Plugins that extend the core CMS for specific needs are a good thing, not a sign that the CMS is inadequate. Allowing/encouraging a plugin ecosystem is definitely one of the things WP did right, and something we want to emulate.


Why use WordPress or ClassicPress if you don’t like it? Maybe you’d be happier using Weebly or Wix.

EDIT: I don’t mean that in a snarky way: I genuinely wonder if WordPress/ClassicPress is the best fit for your needs.

Please start a petition for this suggestion. The more specific and precise you can be about what should change (ideally including an “after” screenshot to match your “before” screenshot above), the easier it will be for me and other developers to implement it.


My two cents. There is/are petitions to improve media library.
The thing is, maybe you don’t want to bully, but writing “or else” sentences is a negative way of communicating.
If you don’t like the plugins ecosystem WP/CP are based on maybe you should really evaluate something else.
Your suggestions are valuable, and people are telling you that in WP/CP ecosystem they translate in a very sleek media library with generic, unrefined features coupled with a plugin.
I think you tried many. Nothing does what you need.
Ok, so… First thing first: go to @Code_Potent post where he asks about essential features. Help shape the plugin ecosystem. Describe the plugin and what it should do to suit your needs.
Second, go check media library petition(s).
If a plugin doesn’t exists, it’s time to build it.
Also, I think “fewer plugins=less issues” is not always true.
Having a site done with WP/CP means being conscious that it needs an eye on. My .com site went astray completely just by one plugin updating. One has to read changelogs, has to be aware. It’s not like you build the site and it stays ok forevvah.
This means learning to understand code language, dirty your hands in it from time to time.
If you don’t like this, CP is not for you, again.
So please, stop behaving like a child throwing tantrums (pardon my sharp edges) and think about the choice you’ve made about CMS.
Then, if you decide CP is indeed for you, please help shape the ecosystem by suggesting how a media library plugin should behave for artists like you. Because this is what is really needed.

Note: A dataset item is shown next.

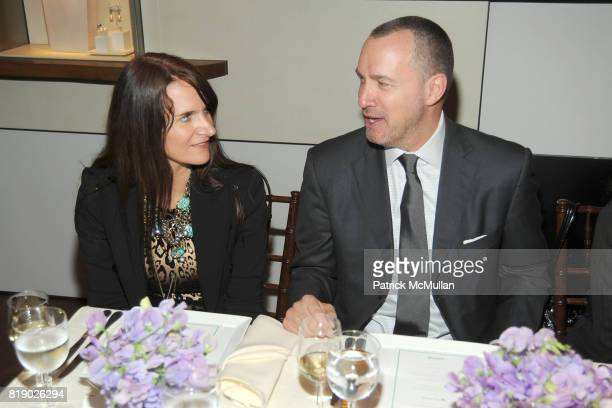 Megan DiCiurcio and Edward Menicheschi attend DAVID YURMAN and VANITY FAIR Luncheon to Benefit FREE ARTS NYC at David Yurman Townhouse on May 12 2010...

I understand your arguments and I suppose that some end clients think the same. But the problem is that universal CMS is used in very different ways and for very different goals. And any feature can be implemented in many different ways. Each way has its pros and contras.

That’s why the main idea is to exclude styling from the core and delegate final tuning (styling, lightboxing etc) to plugins. Clean default output is universal and flexible. It allows to apply any styling and any plugin. But if we provide some customization by default via the core it would ruin this flexibility. Each site would load a bunch of default styles and scripts no matter if they are unused or unwanted.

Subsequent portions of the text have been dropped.